Since the events of Oct. 15, though, Green Bay has felt more like Pottersville for Packers fans than Bedford Falls.
There might not be a play that's changed the course of the NFC playoff picture more than the first-quarter hit Vikings linebacker Anthony Barr administered to Rodgers on Oct. 15 at U.S. Bank Stadium. The play, on which Rodgers put his right hand out to brace his fall as Barr drove him to the turf, left the quarterback with a broken collarbone, forced him to injured reserve and initiated a stretch of five Green Bay losses in six games.
The Packers walked into U.S. Bank Stadium in October with a 4-1 record and the No. 2 spot in the NFC. The Vikings' victory that day was the second of an eight-game winning streak; they've clinched the NFC North at 11-3, and are currently in possession of the No. 2 spot in the conference.
The meeting between the two teams at Lambeau Field on Saturday night will be the Packers' first home game since Dec. 28, 2008, to be played after they had been eliminated from playoff contention.
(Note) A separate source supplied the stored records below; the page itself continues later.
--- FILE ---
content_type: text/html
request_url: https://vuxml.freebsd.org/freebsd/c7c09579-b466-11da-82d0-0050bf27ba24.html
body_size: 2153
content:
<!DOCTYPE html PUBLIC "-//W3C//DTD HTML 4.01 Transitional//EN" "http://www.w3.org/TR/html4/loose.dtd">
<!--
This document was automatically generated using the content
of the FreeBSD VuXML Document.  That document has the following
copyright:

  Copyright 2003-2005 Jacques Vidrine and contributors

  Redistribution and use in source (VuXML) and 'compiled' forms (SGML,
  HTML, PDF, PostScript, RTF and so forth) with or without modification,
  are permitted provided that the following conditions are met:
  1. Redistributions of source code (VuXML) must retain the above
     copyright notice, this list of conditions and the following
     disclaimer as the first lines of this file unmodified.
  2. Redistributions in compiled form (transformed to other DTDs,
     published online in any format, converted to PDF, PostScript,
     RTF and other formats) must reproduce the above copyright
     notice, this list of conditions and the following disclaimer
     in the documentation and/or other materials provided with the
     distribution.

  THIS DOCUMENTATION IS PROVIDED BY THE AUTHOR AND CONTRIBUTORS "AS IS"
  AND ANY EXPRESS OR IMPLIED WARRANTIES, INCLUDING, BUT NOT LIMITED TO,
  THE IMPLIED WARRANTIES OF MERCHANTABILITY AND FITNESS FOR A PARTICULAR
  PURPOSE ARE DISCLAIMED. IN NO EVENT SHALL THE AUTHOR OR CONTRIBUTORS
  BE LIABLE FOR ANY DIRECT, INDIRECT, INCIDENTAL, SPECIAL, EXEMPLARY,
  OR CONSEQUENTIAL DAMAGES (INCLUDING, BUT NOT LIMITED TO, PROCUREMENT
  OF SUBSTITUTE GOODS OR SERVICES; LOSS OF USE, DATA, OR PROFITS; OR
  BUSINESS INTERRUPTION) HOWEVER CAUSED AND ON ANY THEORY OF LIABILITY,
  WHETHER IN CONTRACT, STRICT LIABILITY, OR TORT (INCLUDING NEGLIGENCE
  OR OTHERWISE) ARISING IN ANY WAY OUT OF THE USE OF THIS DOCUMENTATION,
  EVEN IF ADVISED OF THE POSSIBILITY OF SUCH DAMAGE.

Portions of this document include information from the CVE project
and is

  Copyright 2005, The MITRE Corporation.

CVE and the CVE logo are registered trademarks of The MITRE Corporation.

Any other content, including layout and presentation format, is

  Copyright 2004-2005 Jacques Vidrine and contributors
The only one of the Packers' 37 draft picks on the 2017 roster who was with the team at that time? Rodgers.
"Every week, there's a state-of-the-union-type address to the team," Packers coach Mike McCarthy said. "You tell them exactly where we are as a team, the things we need to focus on from the prior game and the plan for the next contest. It's clearly addressed in the first team meeting. It's disappointing. It's a standard that's unacceptable here. But we're playing for something different Saturday night, and I expect our team to go out there and win the game."